Shai Avivi and Rona Lipaz-Michael were again cast as a married couple, having last played an on-screen couple in 2004 for the series, The Bourgeoisie (HaBurganim).

In 2026, Michael Aloni and Ran Danker were cast in the second season of the show.

==Release==
The series in its original format (in Hebrew with subtitles) has been sold internationally for broadcast on network and pay television, as well as streaming services.
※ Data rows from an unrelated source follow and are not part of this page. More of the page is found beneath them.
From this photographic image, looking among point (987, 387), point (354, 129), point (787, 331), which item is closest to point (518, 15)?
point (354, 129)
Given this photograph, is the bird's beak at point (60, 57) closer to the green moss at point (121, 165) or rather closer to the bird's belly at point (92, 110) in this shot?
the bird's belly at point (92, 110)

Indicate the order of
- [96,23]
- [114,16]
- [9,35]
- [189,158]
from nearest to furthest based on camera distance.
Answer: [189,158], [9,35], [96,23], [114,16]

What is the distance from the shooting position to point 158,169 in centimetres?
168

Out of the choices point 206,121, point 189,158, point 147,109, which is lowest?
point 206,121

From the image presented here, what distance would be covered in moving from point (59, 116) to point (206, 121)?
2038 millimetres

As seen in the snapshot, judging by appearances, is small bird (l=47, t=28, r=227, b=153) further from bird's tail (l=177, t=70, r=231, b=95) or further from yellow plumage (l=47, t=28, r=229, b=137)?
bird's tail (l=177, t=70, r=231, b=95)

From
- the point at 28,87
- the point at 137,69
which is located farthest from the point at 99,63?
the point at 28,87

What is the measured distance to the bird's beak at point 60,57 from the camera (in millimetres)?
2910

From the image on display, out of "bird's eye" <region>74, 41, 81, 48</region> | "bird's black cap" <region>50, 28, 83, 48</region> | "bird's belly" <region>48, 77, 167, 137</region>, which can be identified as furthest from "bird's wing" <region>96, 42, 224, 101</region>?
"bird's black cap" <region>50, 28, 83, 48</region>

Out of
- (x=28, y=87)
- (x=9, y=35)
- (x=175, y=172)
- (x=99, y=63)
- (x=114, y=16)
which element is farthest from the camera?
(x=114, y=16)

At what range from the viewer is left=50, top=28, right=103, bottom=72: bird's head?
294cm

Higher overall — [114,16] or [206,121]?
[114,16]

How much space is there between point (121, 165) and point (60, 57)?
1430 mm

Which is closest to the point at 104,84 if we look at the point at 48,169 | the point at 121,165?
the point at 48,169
Months after its broadcast on Keshet 12, it began streaming on Netflix in Israel on 25 May 2025.

==Reception==
Preview episodes of the first season were praised by critics in Israel. Hannah Brown of The Jerusalem Post described the show as an "escapist treat" and praising the casting: "The real draw here is getting to watch some of Israel’s most appealing actors." The season was also praised in a review published by Yedioth Ahronoth, noting that it deftly delivers the romantic comedy genre: "does it right and does it well and manages to survive the minefield that is a romantic comedy." The review continued to highlight the "polished and witty writing" of Gross, the pleasant set design and Tzur's "light and self-aware" direction.

==Adaptations==
In December 2025, it was announced that Sony Pictures Television will develop a U.S. remake of the show in English, with Dana Fox as showrunner.

In 2025, it was also announced that Greece is developing an adaptation of the series in the Greek language, while Keshet Germany is also developing a local adaptation.